● GIVEN TEXT:
....

On a sunny morning in 1966 two US Air Force planes collided and dropped four nuclear bombs near the village of Palomares in southern Spain. There was no nuclear blast, but plutonium was scattered over a wide area – and Spain is now asking the US to finish the clean-up…
Overhead, at 31,000ft, an American B-52G bomber collided with a KC-135 tanker plane during routine air-to-air refuelling and broke apart. Three of the bomber’s H-bombs landed in or around Palomares, the fourth landed about five miles offshore in the Mediterranean…
In fact, no-one on the ground was killed that morning. Local people call it the only positive part of this story.
The American airmen weren’t so lucky. All four men on the refuelling plane died and three of the seven men on the B-52 were killed (the four others managed to eject safely).
There was only one telephone in Palomares in 1966, and no running water. But the skies over that poor region of southern Spain were being criss-crossed daily by the world’s most modern war machines. The Cold War excused everything and anything.
The outcome would have been immeasurably worse if the bombs had been armed. Fortunately they weren’t, so there was no nuclear explosion.
In theory, parachutes attached to the bombs should have borne them gently down to earth, preventing any contamination – but two of the parachutes failed to open…
The two that fell to earth unsupported by parachutes blew apart on impact, scattering highly toxic, radioactive plutonium dust – a major hazard to anyone who might inhale it…
In Palomares itself, the US and Spain agreed to fund yearly health-checks on residents, and to monitor the soil, the water, the air, and local crops.
Over the years since there’s been no evidence that anyone has fallen ill as a result of the accident. The food and water remain clean…
So Palomares is like a sleeping dragon. You can’t walk in the fenced-off area, and you can’t farm it or build on it. The message from the Department of Energy is: “Let the plutonium lie and there’s no problem.” Yet local people say that in itself is a problem…
The community finds itself trapped. When residents complain, the accident makes headlines again and there’s a drop in the number of visitors, and a drop in the prices farmers get at market for their produce…
As to when an agreement might be reached – over who pays for the second clean-up, how it will be done, and where the contaminated soil will be stored – that’s still up in the air.
The Deputy Mayor Juan Jose Perez hopes to turn things into a Roswell-style tourist attraction. Never a shortage of folks curious about important disasters. Right?

....

● DATA PROVIDED:
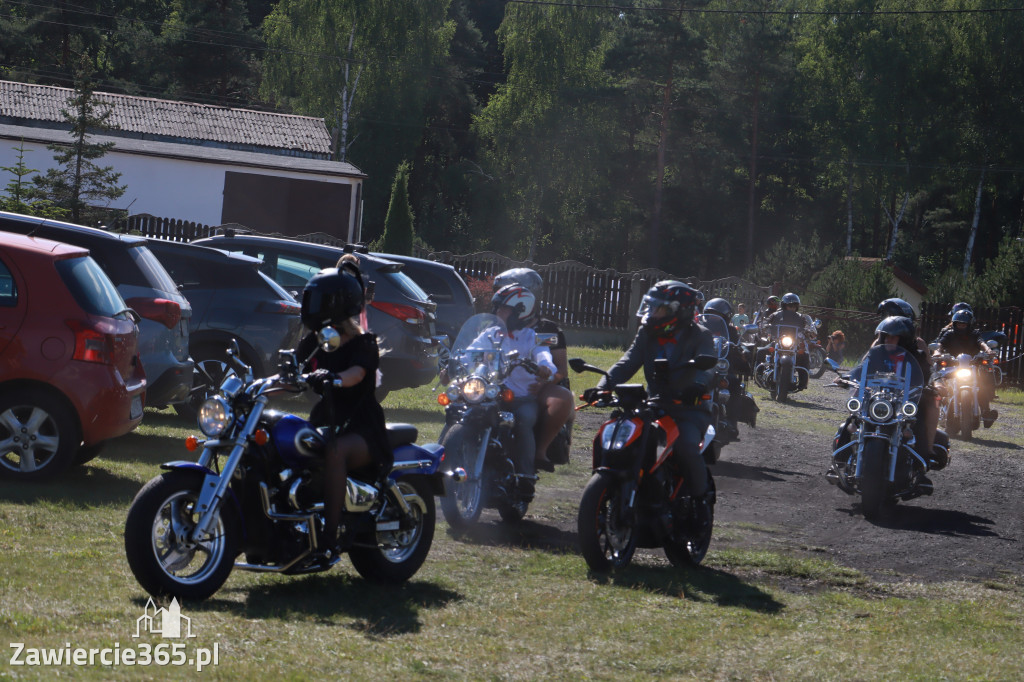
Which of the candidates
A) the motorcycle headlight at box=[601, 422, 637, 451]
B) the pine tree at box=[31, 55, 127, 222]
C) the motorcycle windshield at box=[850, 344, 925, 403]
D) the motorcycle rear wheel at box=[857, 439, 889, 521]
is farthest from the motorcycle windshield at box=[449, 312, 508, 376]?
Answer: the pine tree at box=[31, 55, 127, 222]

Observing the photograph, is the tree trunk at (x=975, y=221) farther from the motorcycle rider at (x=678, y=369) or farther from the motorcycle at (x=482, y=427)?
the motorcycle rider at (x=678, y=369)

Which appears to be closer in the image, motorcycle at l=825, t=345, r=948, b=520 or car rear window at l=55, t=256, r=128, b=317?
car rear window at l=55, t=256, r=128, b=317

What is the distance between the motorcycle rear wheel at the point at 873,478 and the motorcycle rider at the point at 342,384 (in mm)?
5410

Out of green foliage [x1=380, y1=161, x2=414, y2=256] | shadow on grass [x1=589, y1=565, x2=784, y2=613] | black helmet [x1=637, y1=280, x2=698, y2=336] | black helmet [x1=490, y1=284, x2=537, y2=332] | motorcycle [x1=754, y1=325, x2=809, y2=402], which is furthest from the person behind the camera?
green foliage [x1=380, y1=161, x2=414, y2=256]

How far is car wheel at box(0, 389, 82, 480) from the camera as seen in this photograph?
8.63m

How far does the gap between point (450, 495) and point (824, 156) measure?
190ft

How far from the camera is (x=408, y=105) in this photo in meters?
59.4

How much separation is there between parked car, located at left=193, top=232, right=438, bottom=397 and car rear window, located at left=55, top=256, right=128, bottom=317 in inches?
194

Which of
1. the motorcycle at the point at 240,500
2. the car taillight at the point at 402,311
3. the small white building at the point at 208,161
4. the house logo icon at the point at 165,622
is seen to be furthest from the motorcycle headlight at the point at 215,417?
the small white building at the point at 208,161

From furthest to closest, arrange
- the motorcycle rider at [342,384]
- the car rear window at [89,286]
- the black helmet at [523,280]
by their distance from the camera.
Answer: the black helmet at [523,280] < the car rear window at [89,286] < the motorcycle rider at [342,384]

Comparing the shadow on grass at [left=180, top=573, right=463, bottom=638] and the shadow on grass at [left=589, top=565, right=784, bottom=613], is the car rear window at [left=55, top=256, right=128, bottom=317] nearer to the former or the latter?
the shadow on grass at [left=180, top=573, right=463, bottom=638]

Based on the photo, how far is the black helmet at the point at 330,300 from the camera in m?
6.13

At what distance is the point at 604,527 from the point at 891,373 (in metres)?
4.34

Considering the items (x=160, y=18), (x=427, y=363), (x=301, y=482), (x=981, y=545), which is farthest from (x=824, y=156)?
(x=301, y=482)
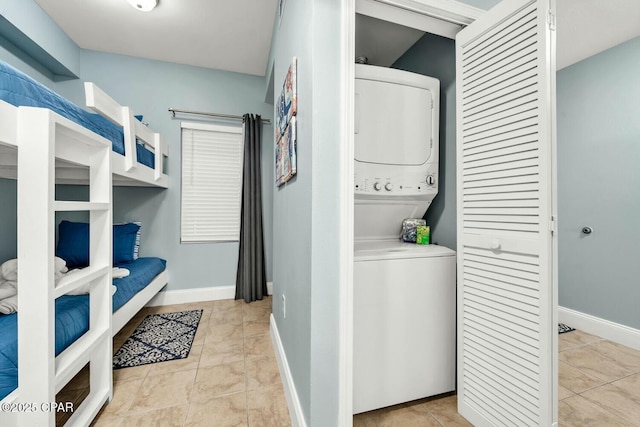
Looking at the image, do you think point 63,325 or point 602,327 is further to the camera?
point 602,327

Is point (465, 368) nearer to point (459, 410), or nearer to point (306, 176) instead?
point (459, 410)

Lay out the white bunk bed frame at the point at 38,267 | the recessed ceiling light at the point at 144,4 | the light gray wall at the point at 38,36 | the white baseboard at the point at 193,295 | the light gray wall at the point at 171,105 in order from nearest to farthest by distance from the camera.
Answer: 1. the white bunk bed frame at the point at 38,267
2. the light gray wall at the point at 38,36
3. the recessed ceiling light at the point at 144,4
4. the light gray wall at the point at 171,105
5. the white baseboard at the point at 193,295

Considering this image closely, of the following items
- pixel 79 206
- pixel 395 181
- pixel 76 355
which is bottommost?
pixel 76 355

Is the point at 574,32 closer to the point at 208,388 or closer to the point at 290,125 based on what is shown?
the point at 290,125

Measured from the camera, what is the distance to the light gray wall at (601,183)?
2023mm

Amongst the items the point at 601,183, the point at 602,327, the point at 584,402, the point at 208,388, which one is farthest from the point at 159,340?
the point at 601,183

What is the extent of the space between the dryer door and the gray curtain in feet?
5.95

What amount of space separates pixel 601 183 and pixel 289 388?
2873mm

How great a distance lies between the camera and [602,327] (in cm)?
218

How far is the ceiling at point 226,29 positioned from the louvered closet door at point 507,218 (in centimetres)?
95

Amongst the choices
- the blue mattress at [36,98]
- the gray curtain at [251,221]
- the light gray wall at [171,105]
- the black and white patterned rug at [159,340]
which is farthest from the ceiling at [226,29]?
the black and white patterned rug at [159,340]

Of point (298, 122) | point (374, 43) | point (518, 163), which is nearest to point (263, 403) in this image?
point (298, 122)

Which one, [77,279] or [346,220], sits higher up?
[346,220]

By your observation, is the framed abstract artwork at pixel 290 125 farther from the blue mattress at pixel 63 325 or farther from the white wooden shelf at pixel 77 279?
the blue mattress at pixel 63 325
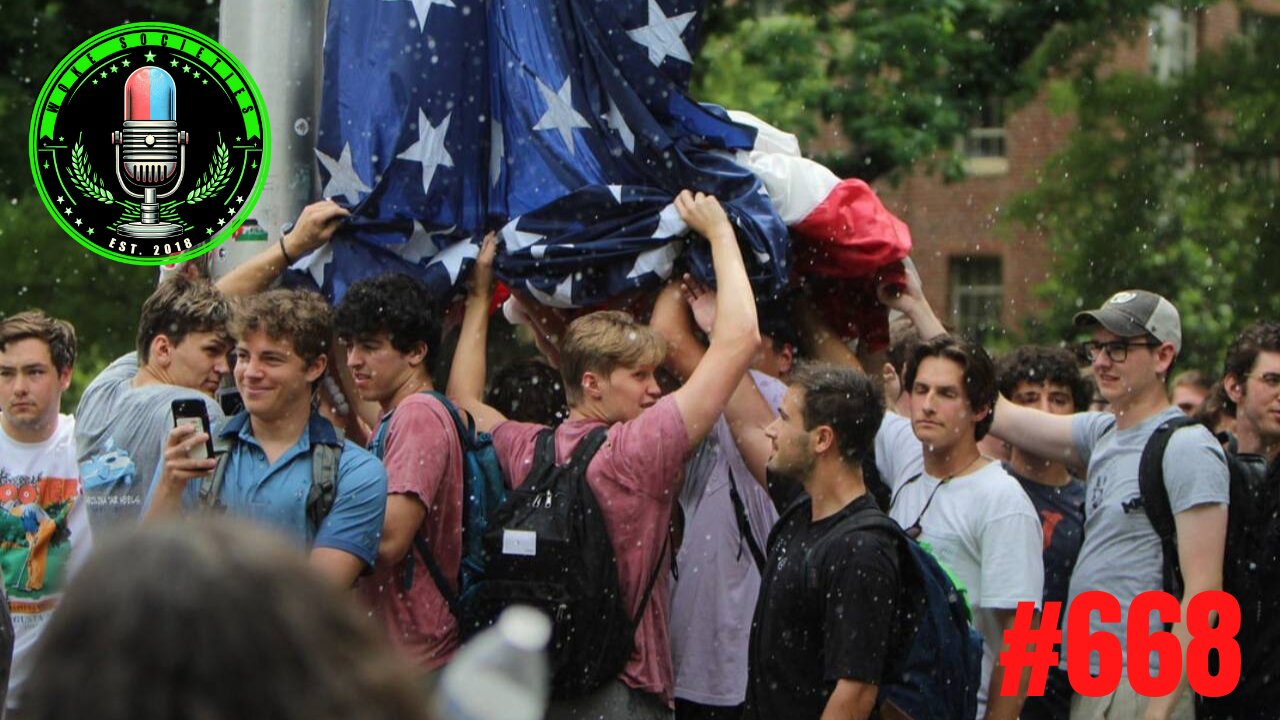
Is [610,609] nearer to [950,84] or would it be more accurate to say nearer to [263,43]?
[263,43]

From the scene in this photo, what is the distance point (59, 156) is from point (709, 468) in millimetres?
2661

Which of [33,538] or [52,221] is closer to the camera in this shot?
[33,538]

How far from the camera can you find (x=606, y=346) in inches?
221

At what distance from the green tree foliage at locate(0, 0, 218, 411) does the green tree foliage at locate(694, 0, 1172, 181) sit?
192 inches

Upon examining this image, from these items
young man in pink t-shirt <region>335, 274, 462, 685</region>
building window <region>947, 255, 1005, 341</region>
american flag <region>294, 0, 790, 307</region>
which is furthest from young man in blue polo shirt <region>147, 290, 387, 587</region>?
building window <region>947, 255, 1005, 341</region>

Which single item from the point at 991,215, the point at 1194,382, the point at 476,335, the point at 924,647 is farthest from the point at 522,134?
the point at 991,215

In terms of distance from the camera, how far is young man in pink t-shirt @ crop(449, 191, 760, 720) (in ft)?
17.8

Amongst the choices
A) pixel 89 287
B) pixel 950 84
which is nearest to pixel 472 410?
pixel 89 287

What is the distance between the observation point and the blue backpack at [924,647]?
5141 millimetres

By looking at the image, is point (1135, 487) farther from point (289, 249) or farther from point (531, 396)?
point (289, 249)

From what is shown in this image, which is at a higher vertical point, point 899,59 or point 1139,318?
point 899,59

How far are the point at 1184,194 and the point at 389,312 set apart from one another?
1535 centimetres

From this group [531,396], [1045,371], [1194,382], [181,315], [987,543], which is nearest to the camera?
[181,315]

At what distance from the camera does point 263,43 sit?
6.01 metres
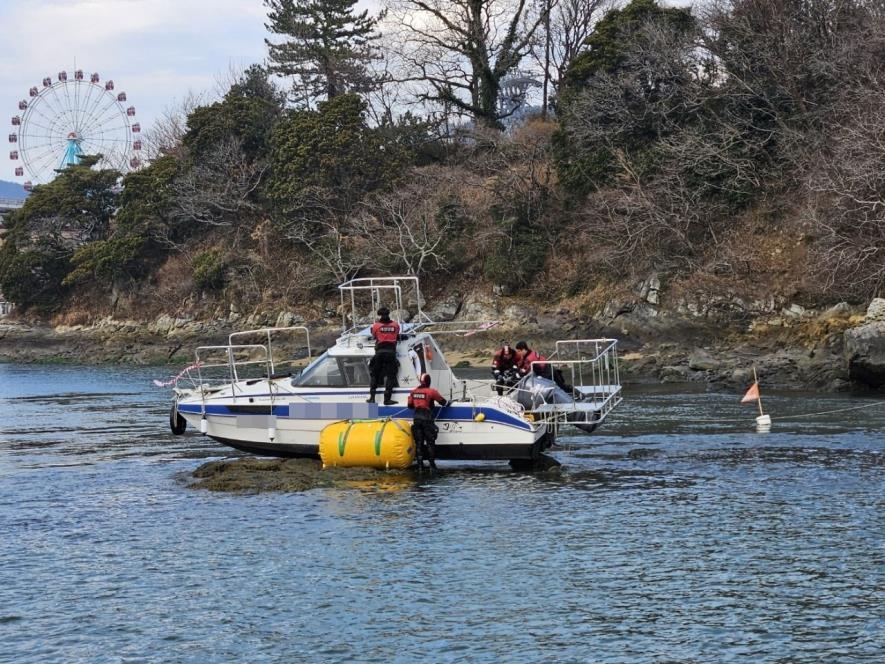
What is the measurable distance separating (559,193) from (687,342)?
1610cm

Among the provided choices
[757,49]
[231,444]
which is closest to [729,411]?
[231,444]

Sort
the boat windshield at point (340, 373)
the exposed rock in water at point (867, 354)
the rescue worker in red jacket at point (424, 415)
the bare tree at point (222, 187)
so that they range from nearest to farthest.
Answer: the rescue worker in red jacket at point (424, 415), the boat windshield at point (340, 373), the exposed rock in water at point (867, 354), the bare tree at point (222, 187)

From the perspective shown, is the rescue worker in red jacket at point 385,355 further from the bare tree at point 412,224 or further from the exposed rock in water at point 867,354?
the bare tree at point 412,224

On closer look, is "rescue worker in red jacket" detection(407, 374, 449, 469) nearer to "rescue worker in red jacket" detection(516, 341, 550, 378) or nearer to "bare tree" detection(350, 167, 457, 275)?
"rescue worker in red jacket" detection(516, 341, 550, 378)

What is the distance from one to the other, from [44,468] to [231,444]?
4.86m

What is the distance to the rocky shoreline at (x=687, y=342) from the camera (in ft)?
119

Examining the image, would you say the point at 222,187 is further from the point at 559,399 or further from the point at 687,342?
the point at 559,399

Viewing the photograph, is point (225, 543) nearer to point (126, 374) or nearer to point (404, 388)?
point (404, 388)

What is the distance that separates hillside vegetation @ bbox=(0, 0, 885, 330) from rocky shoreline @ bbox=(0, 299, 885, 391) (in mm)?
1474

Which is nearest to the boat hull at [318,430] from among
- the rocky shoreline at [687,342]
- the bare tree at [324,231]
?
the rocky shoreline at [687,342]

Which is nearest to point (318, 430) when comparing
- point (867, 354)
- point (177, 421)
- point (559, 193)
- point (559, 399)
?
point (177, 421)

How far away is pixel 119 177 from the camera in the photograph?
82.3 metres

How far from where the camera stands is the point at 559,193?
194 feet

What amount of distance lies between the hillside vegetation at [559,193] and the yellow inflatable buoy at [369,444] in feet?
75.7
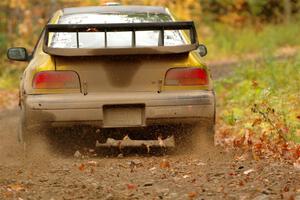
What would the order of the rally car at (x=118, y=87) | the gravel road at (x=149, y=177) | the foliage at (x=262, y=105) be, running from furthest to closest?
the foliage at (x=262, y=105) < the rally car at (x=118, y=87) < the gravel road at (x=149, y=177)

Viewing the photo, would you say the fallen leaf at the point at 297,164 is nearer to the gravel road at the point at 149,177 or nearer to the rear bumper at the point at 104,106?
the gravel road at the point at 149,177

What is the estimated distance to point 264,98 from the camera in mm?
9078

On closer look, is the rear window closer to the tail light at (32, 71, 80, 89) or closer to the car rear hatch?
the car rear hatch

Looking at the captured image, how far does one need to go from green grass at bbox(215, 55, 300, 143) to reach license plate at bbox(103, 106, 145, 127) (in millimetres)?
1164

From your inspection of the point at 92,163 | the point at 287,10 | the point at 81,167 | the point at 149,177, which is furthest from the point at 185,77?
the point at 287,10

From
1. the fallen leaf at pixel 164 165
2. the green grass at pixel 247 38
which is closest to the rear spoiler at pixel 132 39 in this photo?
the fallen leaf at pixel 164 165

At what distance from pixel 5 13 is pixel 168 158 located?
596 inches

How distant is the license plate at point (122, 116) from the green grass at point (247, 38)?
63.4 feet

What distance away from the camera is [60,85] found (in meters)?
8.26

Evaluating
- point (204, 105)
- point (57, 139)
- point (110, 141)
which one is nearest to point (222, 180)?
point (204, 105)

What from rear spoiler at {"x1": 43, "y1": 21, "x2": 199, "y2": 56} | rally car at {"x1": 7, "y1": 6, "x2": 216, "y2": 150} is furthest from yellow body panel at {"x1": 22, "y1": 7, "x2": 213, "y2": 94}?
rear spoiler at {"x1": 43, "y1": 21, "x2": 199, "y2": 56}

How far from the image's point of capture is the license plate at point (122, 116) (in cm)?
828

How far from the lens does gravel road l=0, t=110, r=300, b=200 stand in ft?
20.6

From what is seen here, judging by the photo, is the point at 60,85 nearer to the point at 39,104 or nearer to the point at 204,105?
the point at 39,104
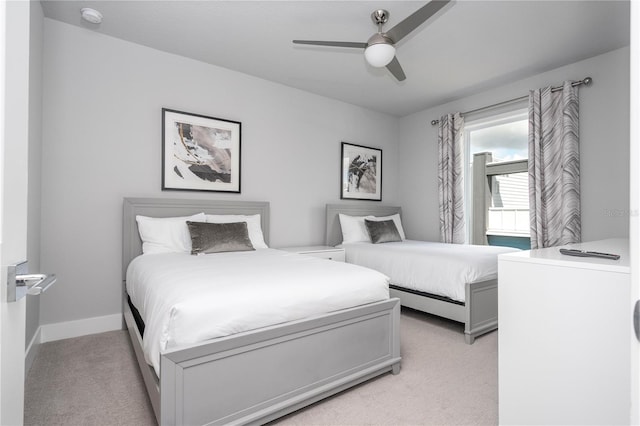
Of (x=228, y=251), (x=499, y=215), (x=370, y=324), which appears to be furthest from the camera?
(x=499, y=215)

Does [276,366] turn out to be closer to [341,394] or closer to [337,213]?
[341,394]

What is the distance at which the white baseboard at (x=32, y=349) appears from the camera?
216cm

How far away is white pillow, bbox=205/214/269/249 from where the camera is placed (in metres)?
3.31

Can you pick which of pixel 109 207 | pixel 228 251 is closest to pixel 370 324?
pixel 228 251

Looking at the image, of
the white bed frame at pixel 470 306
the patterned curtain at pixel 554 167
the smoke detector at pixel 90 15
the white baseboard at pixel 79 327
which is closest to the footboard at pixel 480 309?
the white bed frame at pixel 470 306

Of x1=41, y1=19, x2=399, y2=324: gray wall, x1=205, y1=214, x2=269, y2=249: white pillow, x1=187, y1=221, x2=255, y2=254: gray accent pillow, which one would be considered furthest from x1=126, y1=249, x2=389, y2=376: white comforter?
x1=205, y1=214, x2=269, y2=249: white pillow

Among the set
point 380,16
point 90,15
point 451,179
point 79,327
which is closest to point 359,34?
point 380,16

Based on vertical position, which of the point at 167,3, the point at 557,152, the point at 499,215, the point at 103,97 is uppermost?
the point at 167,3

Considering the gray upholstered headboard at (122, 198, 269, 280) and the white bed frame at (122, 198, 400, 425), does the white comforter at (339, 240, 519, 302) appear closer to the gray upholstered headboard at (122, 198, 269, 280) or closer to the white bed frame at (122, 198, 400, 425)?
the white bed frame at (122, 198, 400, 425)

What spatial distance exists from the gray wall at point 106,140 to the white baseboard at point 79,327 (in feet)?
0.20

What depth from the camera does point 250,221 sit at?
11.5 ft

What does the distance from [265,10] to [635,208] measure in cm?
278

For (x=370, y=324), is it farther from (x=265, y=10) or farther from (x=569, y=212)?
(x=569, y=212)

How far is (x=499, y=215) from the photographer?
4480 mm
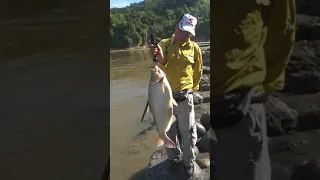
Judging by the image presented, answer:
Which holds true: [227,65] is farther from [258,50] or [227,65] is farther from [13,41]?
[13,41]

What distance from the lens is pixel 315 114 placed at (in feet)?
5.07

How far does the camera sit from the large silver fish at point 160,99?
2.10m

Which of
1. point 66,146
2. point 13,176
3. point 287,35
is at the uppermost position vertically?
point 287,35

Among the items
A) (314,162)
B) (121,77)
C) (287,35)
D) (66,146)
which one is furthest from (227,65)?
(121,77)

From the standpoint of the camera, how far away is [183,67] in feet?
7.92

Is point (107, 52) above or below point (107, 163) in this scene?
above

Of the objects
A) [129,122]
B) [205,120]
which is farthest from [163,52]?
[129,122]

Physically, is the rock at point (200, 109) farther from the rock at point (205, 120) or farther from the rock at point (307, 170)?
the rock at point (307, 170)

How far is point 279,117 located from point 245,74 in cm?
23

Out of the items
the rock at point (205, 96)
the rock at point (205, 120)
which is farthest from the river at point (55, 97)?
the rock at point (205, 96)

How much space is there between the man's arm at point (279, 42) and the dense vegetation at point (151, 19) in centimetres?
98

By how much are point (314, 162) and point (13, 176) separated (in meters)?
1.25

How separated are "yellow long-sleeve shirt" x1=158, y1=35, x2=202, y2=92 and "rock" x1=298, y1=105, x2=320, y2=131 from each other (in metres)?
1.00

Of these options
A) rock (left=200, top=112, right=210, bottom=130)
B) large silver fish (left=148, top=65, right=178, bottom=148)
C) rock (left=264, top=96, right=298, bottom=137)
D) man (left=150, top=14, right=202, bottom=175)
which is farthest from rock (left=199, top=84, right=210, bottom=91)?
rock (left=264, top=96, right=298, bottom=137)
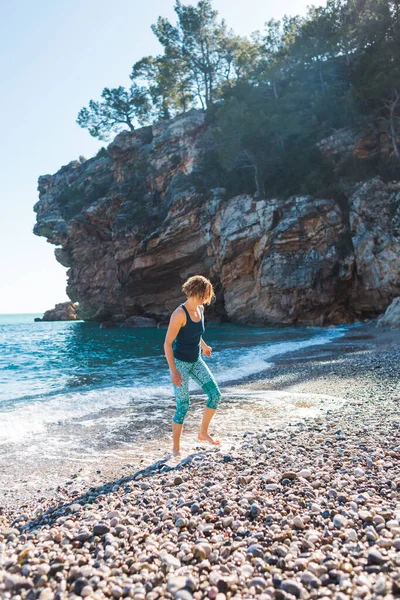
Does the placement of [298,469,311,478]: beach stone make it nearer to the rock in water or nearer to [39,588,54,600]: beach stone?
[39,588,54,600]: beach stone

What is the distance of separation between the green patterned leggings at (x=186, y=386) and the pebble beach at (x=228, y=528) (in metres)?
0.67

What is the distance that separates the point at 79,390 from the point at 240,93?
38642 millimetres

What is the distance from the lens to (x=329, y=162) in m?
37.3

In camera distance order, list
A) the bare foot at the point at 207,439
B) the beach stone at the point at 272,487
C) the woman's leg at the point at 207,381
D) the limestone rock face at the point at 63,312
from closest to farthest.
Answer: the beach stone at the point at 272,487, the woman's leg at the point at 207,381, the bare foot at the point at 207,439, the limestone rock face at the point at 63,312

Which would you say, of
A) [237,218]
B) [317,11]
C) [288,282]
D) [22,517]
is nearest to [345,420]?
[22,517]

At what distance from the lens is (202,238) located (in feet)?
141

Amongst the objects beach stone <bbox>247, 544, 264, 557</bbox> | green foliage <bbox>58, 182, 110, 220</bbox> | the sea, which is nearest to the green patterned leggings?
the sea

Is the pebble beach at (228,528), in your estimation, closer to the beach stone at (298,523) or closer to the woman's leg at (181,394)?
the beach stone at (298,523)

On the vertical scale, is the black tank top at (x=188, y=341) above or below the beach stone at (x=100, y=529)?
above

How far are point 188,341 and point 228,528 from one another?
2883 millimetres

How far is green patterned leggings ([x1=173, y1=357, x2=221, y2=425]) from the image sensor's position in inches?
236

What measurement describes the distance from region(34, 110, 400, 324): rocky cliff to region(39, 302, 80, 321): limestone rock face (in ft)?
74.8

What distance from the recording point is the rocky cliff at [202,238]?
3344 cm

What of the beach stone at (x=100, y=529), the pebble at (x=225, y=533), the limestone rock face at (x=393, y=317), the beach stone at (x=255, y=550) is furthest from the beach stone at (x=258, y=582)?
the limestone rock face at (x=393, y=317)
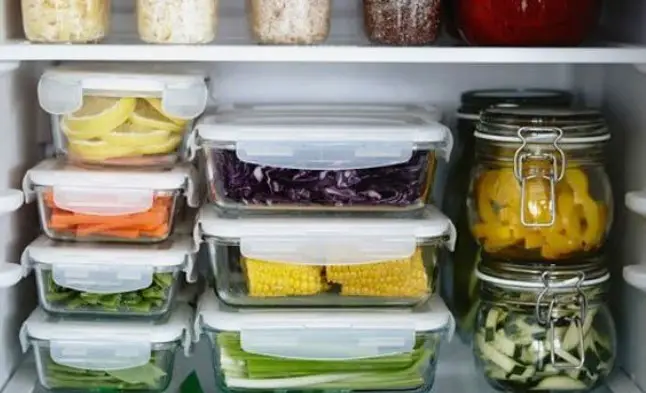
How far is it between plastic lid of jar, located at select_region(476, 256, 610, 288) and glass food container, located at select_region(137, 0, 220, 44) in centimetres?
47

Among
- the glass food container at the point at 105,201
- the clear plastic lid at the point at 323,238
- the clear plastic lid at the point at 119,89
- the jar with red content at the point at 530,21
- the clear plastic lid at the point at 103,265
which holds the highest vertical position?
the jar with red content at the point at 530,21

....

● ABOUT THIS TASK:
Change "tourist attraction" to "visitor destination" in the Palomares text, and give everything from "The Deputy Mayor" down to "important disasters. Right?" with that change made.

● RESPONSE AREA:
The Deputy Mayor Juan Jose Perez hopes to turn things into a Roswell-style visitor destination. Never a shortage of folks curious about important disasters. Right?